Cyberattacks aimed at a product of Accellion

Accellion, a company dedicated to providing cloud solutions for secure file sharing and business-to-business collaboration, has confirmed a security incident involving its File Transfer Application (FTA) product for file transfer, which has been the target of multiple sophisticated cyberattacks.

The product in question, which is nearing end-of-life, had a 0-Day vulnerability in mid- December last year. Accellion immediately fixed the problem and informed its customers about it. However, cybercriminals continued to develop exploits until this January.
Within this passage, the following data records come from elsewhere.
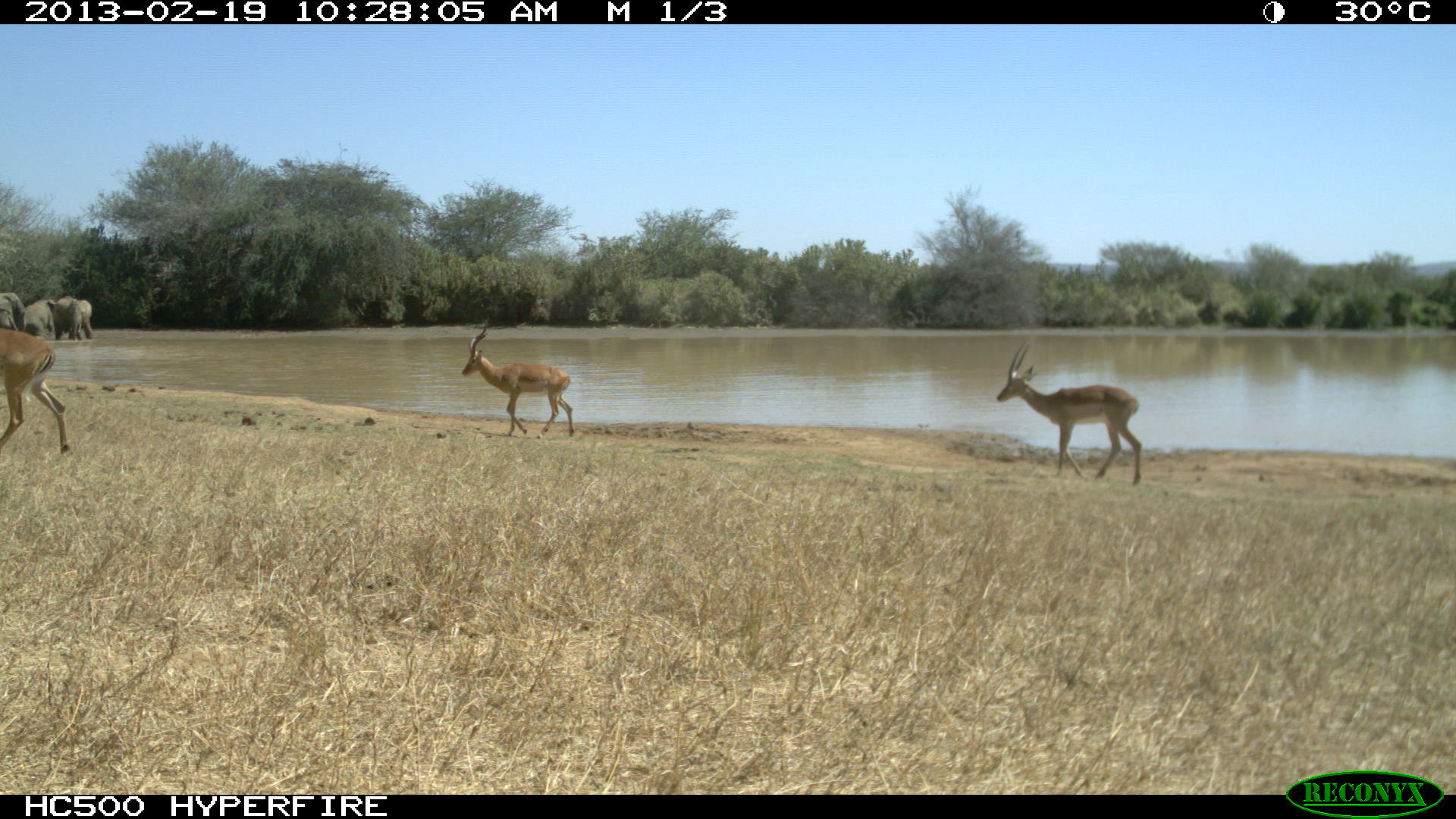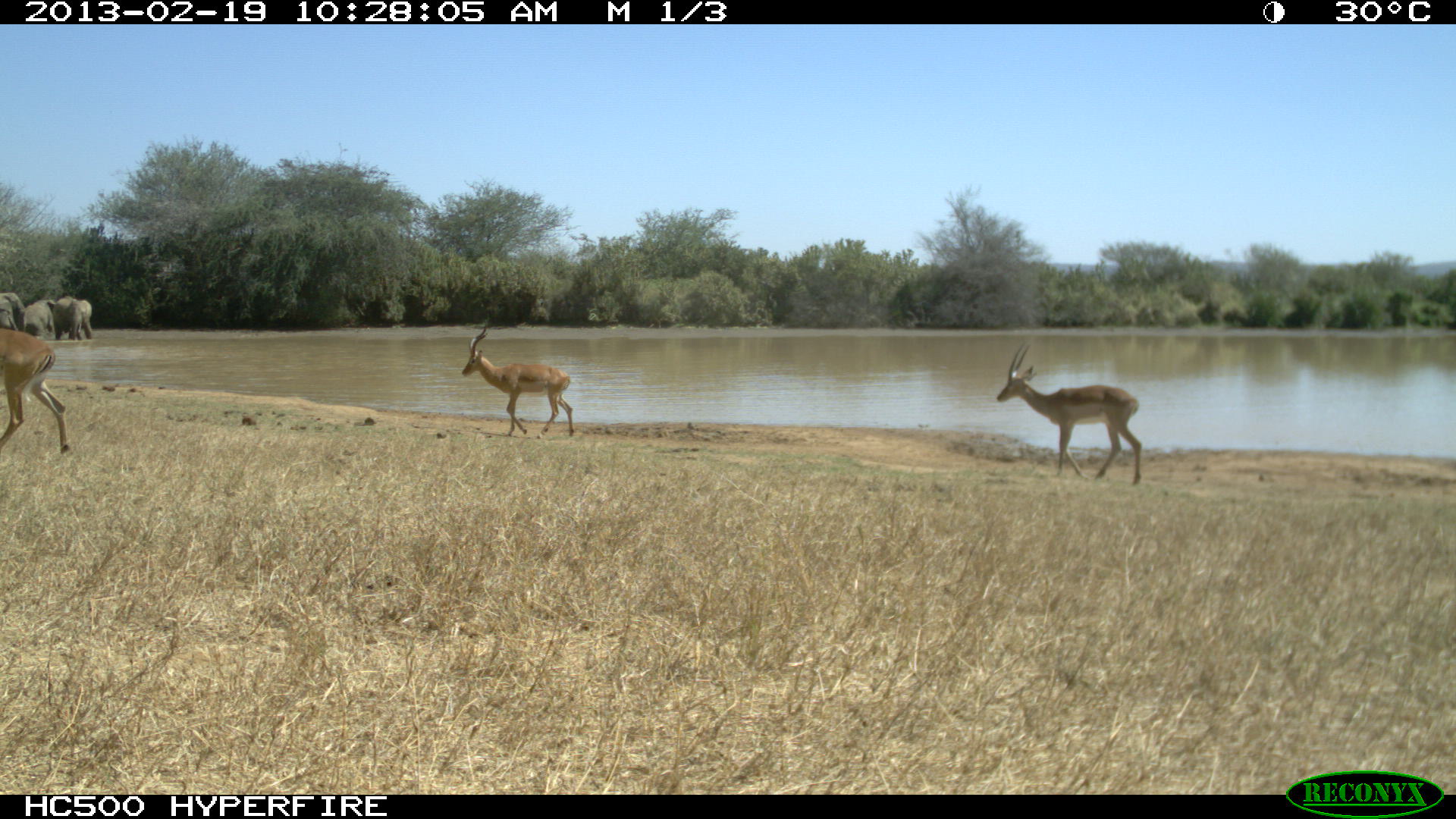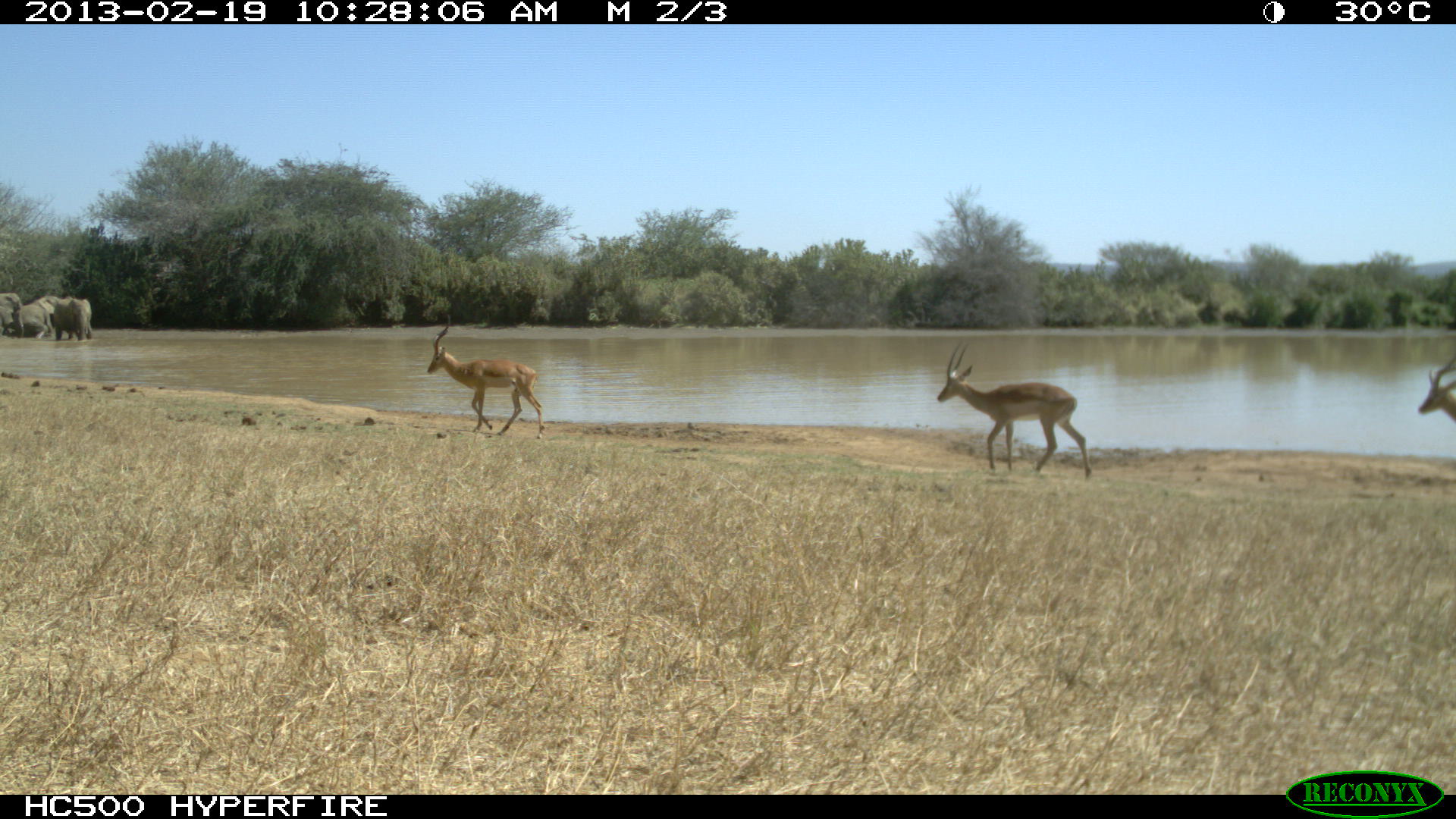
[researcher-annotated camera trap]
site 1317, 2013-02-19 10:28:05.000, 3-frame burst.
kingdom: Animalia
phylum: Chordata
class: Mammalia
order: Artiodactyla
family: Bovidae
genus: Aepyceros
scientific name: Aepyceros melampus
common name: impala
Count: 3.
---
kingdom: Animalia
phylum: Chordata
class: Mammalia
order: Proboscidea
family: Elephantidae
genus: Loxodonta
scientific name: Loxodonta africana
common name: african bush elephant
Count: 3.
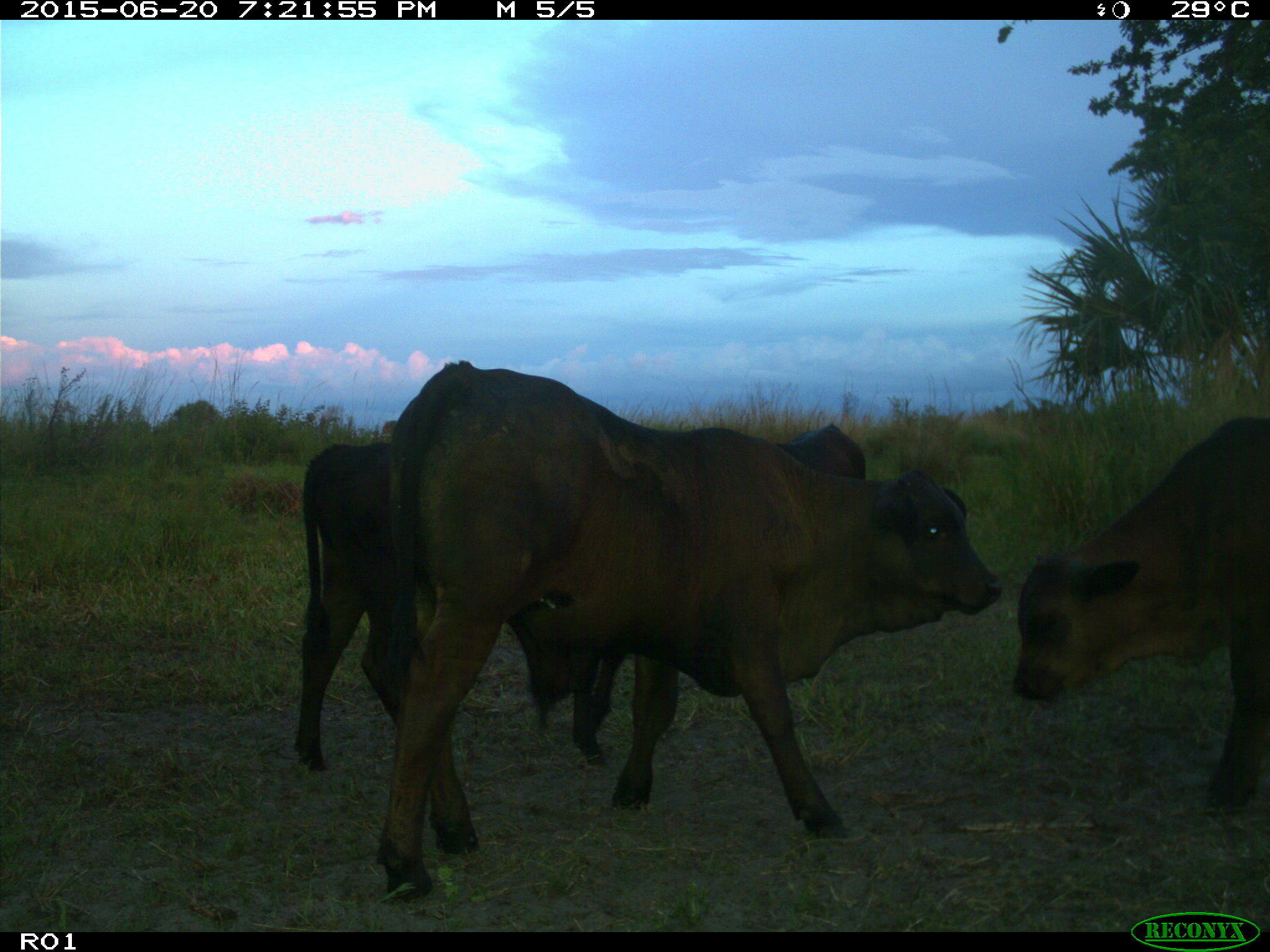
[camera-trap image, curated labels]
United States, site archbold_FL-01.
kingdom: Animalia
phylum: Chordata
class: Mammalia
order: Artiodactyla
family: Bovidae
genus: Bos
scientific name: Bos taurus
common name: domestic cow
Bos taurus (domestic cow).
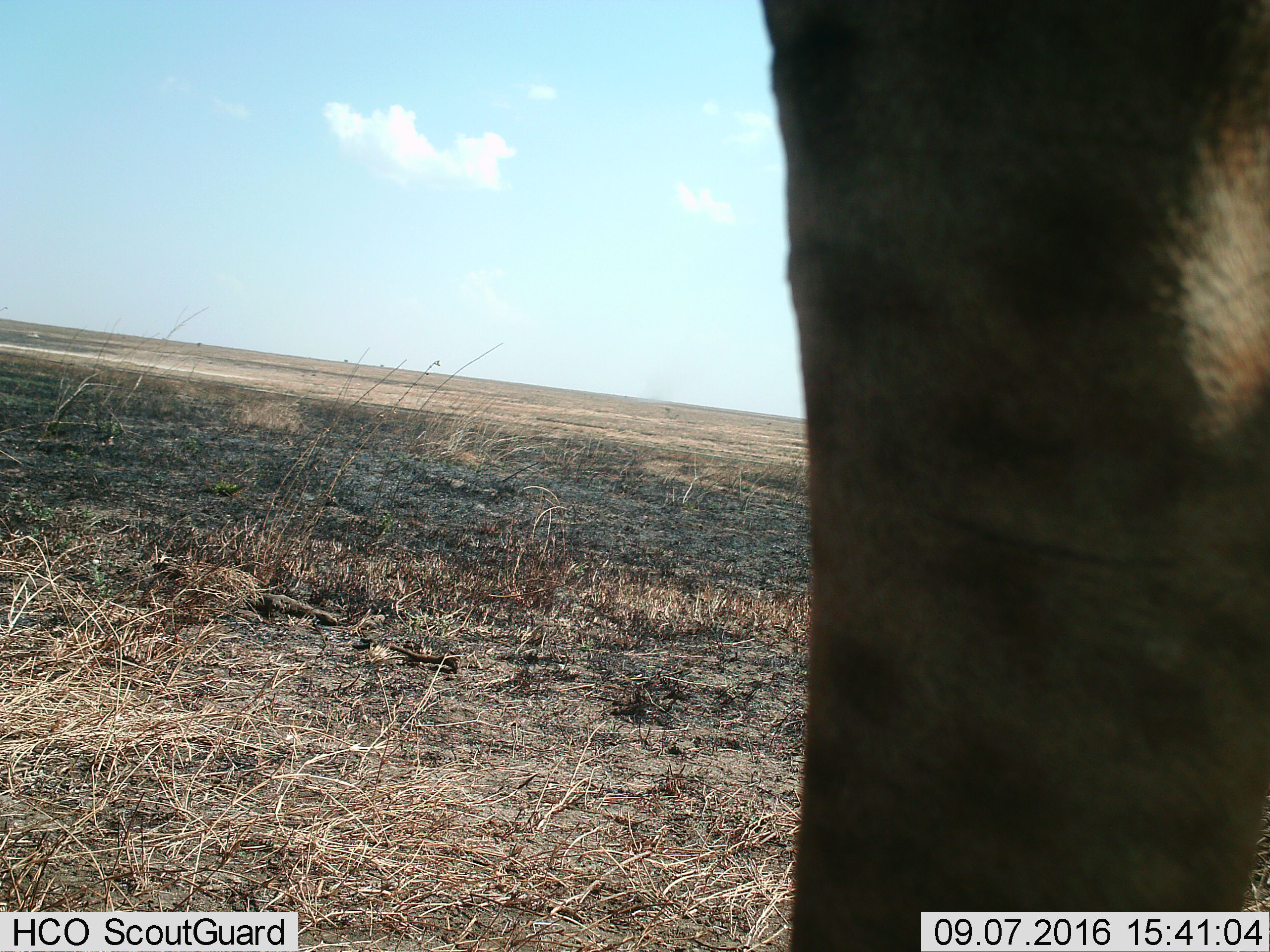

It is a product used by various entities worldwide, which have been affected by unauthorised access to their data. These include so far: the Washington Auditor's Office (SAO), the Australian Securities and Investments Commission (ASIC), the Reserve Bank of NZ, the Harvard Business School (HBS), [Update 16/02/2021] Singtel, QIMR Berghofer Medical Research Institute, [Update 22/02/2021] Kroger, [Update 23/02/2021] Transport for NSW, [Update 24/02/2021] Bombardier [Update 05/03/2021] Qualys, [Update 08/03/2021] and Flagstar Bank.

Accellion currently maintains monitoring and alert mechanisms for further cyberattacks related to its product, while it is insisting on that its customers migrate to its other product, kiteworks, which is more secure and unaffected by the incident.

[Update 23/02/2021]

Accellion has published some conclusions about the research conducted by Mandiant, a division of FireEye, which has identified UNC2546 as the threat actor behind cyberattacks related to the legacy FTA product.

It is also alleged that numerous victims have received extortion emails threatening to publish their stolen data on the "CLOP^_-LEAKS.onion" website and that some of this data appears to have been stolen using the DEWMODE webshell.

Only less than 100 out of 300 Accellion users were affected and out of these, less than 25 appear to have suffered significant data theft.

The identifiers CVE-2021-27101, CVE-2021-27102, CVE-2021-27103 and CVE-2021-27104 are currently reserved to track the recently patched vulnerabilities. Mandiant, meanwhile, continues to track subsequent extortion activity under a separate threat group, UNC2582.